Spoiled by Ollie North's performance before Congress this summer, Shales' excito-meter budged only when Sen. Edward M. Kennedy grilled Judge Robert Bork on his past criticism of civil rights legislation. "The give-and-take was electric and instructive," Shales wrote. "This is what, it seemed, a confirmation hearing should be."

Wrong. That's what "L.A. Law" should be. In the real world, hearings are often very dull and plodding. And yes, they frequently get bogged down in legal theory that would drive many a soap opera fan to the refrigerator.

Sen. Robert Byrd was long-winded and meandering -- as are many politicians. But I'd take him any day over a lawmaker who is preoccupied only with how well he or she comes across on television.

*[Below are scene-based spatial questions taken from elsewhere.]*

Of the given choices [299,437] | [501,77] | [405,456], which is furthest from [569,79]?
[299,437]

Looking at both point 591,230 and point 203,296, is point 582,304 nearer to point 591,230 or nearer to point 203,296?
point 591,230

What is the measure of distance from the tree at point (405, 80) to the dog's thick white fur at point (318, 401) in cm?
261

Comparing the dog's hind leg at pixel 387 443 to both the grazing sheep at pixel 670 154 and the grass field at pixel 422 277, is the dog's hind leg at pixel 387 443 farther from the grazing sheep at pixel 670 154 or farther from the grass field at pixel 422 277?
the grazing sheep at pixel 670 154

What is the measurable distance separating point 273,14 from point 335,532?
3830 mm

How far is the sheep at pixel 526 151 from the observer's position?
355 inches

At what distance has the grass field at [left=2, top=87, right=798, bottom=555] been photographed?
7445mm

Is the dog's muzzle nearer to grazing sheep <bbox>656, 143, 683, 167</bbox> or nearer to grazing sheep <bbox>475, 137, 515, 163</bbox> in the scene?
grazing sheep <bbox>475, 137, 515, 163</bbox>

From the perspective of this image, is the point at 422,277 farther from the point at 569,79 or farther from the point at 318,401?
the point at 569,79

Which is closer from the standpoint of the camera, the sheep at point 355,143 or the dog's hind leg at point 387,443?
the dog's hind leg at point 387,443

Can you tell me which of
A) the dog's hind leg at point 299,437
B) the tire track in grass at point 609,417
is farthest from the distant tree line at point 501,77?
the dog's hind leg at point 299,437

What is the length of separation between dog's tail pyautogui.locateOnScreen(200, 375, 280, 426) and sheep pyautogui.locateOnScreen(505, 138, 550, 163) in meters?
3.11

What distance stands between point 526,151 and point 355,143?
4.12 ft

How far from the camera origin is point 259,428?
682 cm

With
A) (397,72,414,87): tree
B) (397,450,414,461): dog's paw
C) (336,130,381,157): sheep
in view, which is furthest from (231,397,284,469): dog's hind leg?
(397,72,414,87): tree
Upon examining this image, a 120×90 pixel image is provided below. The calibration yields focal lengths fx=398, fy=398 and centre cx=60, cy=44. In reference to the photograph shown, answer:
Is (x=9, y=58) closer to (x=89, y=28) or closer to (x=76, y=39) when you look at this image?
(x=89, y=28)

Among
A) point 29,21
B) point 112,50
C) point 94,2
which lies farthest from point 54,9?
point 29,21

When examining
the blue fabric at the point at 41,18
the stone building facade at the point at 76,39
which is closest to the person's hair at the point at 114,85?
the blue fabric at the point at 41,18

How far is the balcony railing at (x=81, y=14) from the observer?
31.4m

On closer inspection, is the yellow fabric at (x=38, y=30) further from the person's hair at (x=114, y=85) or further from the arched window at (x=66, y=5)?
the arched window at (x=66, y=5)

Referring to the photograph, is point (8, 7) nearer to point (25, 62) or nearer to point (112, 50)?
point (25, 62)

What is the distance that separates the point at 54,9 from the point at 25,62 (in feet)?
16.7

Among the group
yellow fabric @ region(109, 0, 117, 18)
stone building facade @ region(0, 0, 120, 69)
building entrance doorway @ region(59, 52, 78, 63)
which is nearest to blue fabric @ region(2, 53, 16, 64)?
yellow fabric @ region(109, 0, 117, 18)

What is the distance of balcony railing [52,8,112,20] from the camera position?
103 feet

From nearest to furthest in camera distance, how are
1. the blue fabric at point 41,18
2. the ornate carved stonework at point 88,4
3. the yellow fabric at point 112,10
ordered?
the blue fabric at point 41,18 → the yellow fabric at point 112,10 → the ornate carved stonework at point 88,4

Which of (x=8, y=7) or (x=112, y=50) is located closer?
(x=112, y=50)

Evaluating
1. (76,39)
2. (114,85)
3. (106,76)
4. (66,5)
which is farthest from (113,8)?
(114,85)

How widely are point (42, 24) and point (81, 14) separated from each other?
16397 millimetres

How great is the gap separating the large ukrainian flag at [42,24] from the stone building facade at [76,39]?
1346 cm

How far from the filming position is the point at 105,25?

When Sen. Orrin Hatch tried to accuse Bork opponents of watering issues down to 30-second "sound-bites," Shales must have winced as the chairman, Sen. Joseph Biden, stepped in to assure Bork he could take as much time as he wished when responding to questions.

Shales should know what happens to government when shallow, telegenic media figures take on positions of power.

"The networks were appalled," Shales wrote of the first day. Good. This is not a government "for the media, by the media," Shales' preferences notwithstanding.